GIVEN TEXT:
Romans 6:23—"For the wages of sin is death, but the gift of God is eternal life in Christ Jesus our Lord."
Revelation 20:13-15—"The sea gave up the dead that were in it, and death and Hades gave up the dead that were in them, and each person was judged according to what they had done. Then death and Hades were thrown into the lake of fire. The lake of fire is the second death. Anyone whose name was not found written in the book of life was thrown into the lake of fire."
Hence, if the killing of the unrepentant soul in the lake of fire is deserved, it would be illogical and unjust to be hostile to this fact. Of course, eternal torture could never be justice due to the inherent disproportionality, so while relishing the thought of a sinner suffering forever is intrinsically irrational and extremely sinful (if morality exists!), actively hoping for their death and celebrating it when it arrives could not possibly be erroneous in itself. Crying out to God against other persons is not only not condemned by Yahweh and thus not sinful on Judeo-Christianity, but it is expressly authorized in Exodus 22:22-24, 26-27, and Deuteronomy 24:14-15. As shown, true, ultimate justice is the annihilation of the wicked, and thus crying out to God in eager anticipation of a fool's genuine end cannot be legitimately opposed.

DATA EXCERPTS:
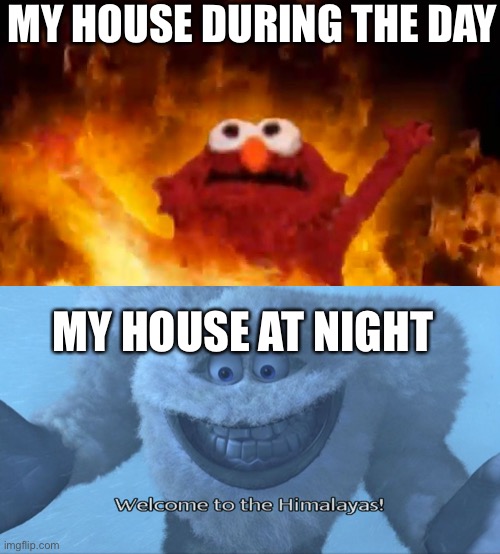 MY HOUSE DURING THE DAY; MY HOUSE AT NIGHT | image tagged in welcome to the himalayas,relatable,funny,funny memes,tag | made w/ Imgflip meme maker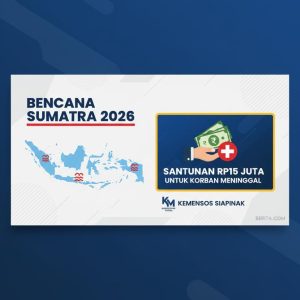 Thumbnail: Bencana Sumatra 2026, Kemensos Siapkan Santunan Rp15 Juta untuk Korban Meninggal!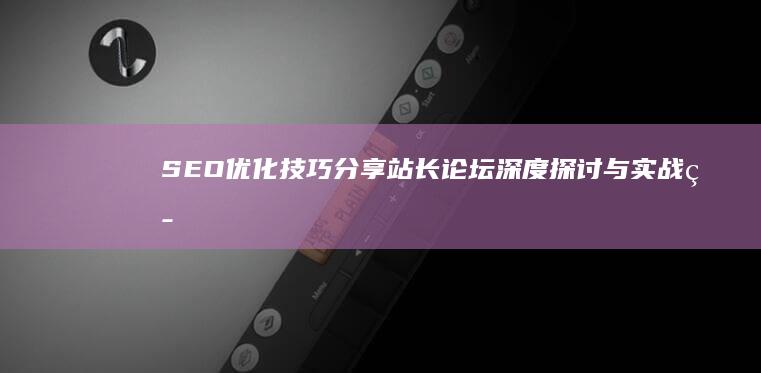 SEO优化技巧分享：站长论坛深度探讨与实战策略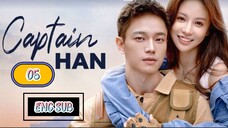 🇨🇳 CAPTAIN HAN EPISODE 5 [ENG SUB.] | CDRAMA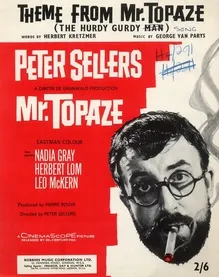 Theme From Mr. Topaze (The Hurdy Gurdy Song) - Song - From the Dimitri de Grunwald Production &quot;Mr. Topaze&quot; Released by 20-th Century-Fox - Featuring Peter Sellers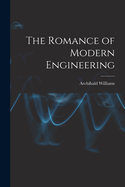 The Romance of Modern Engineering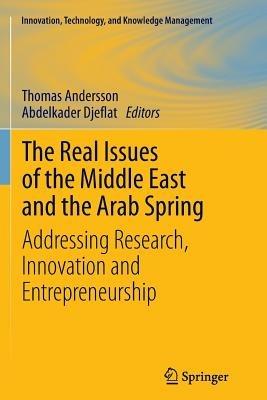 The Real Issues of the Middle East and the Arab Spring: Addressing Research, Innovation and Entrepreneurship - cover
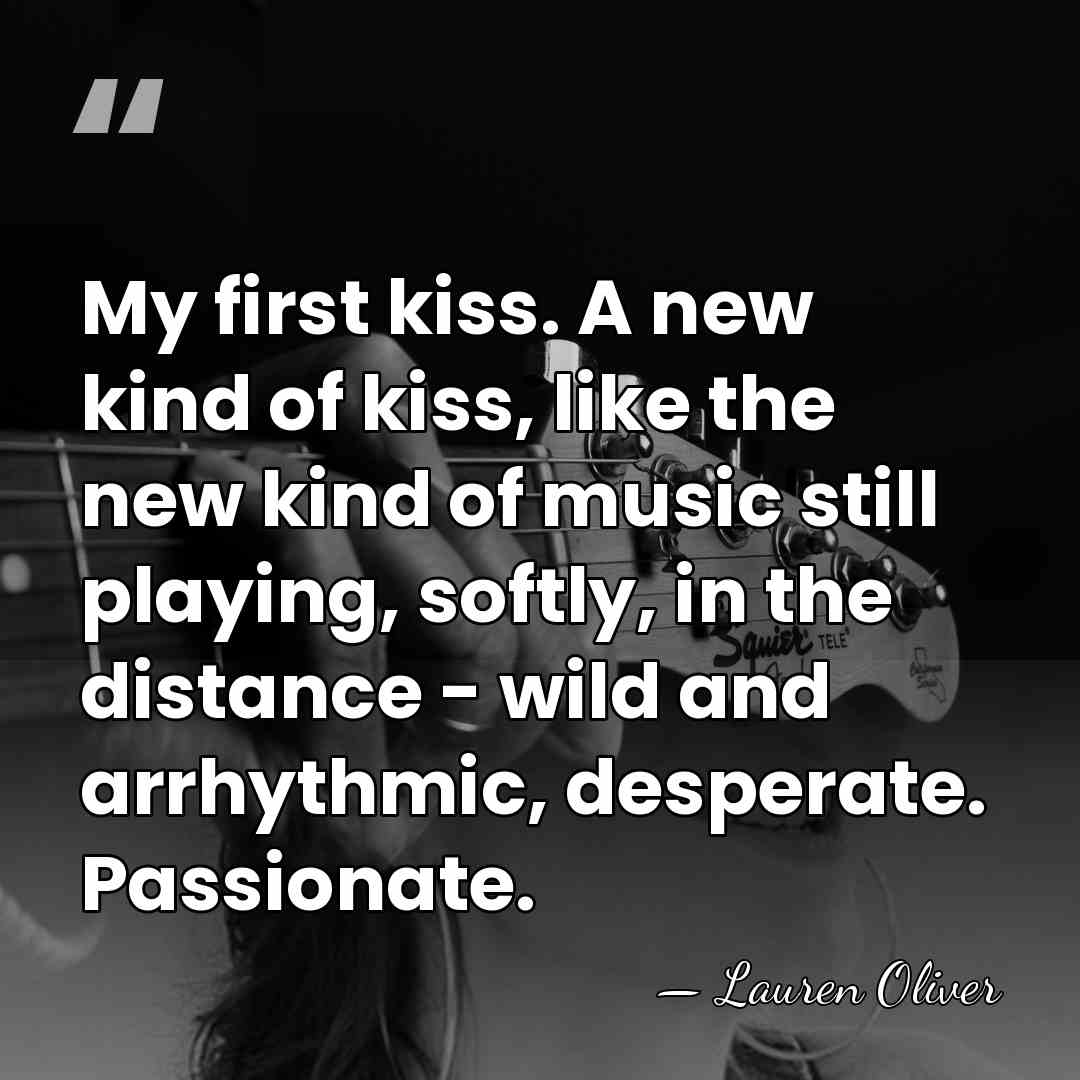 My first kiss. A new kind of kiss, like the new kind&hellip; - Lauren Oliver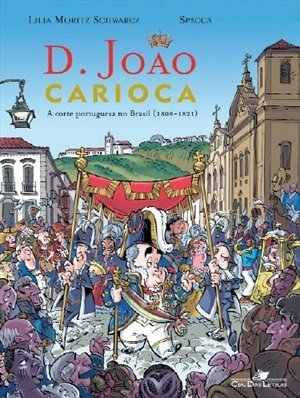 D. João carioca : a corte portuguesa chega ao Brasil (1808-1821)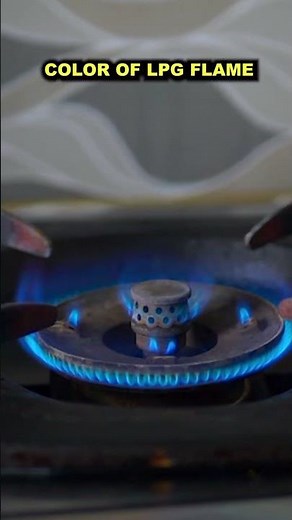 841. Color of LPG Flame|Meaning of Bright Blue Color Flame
...
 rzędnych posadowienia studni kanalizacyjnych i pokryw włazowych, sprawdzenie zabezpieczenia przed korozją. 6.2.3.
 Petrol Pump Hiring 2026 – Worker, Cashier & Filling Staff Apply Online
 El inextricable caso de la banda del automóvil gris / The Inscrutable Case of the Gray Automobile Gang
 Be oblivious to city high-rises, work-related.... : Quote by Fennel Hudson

WHAT YOU HAVE TO DO: According to the passage on the lake of fire, why is crying out to God against other persons not sinful? Answer in one to three sentences.

COMPLETED TASK: Crying out to God against other persons is not condemned by Yahweh, so it is not sinful on Judeo-Christianity. It is also expressly authorized in Exodus 22:22-24, 26-27, and Deuteronomy 24:14-15.